The Chernoff method is very convenient hence widely deployed, but it's not optimal. We can see this in the case of [[bounded scalar concentration#Hoeffding's bound]], which is missing a factor of $1/t$ in the exponent from what we expect from the CLT. (See The missing factor in Hoeffding's inequalities by Talagrand).

More generally, the [[method of moments for concentration]] beats the Chernoff bound (when all moments exist), and the optimization approach to concentration ([[concentration via convex optimization]]) will give the tightest results if the convex program can be solved. See also [[interpolating between Markov and Chernoff]], which is tighter than the Chernoff method but also less computationally convenient.
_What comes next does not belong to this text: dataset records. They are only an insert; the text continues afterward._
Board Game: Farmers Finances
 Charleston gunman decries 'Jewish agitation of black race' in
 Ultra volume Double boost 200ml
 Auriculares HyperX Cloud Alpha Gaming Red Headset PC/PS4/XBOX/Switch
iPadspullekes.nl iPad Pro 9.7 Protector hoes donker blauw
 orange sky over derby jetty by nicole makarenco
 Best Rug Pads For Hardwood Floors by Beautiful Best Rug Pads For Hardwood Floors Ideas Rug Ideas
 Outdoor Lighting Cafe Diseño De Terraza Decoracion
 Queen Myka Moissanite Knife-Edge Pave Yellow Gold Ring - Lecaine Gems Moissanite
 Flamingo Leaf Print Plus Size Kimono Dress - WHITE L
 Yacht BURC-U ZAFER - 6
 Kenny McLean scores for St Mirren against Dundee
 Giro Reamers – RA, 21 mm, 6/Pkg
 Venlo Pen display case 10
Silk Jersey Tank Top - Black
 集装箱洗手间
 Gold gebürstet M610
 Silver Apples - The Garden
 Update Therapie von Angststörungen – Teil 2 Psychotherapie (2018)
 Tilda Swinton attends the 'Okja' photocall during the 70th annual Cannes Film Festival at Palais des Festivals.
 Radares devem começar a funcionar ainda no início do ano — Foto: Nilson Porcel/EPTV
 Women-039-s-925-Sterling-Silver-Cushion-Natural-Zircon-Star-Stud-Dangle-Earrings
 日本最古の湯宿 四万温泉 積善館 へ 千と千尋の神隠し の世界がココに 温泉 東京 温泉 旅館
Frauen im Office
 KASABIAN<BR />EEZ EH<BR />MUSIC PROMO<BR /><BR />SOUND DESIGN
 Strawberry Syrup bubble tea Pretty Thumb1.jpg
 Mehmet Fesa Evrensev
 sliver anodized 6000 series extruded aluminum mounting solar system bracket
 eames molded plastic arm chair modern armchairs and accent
However, the Chernoff method is optimal is one sense. If $X_1,\dots,X_n$ are iid mean zero, $S_n = \sum_i X_i$, and for all $t\geq 0$, $$ \Pr(S_n \geq nt) \leq Q^n(t), $$ then $$ Q(t) \geq \inf_{\lambda \geq 0} \E[\exp(\lambda(X-t))]. $$ That is, if we have a bound which uses the product structure of the observations (hence the power of $n$ on $Q(t)$), then the Chernoff method is optimal.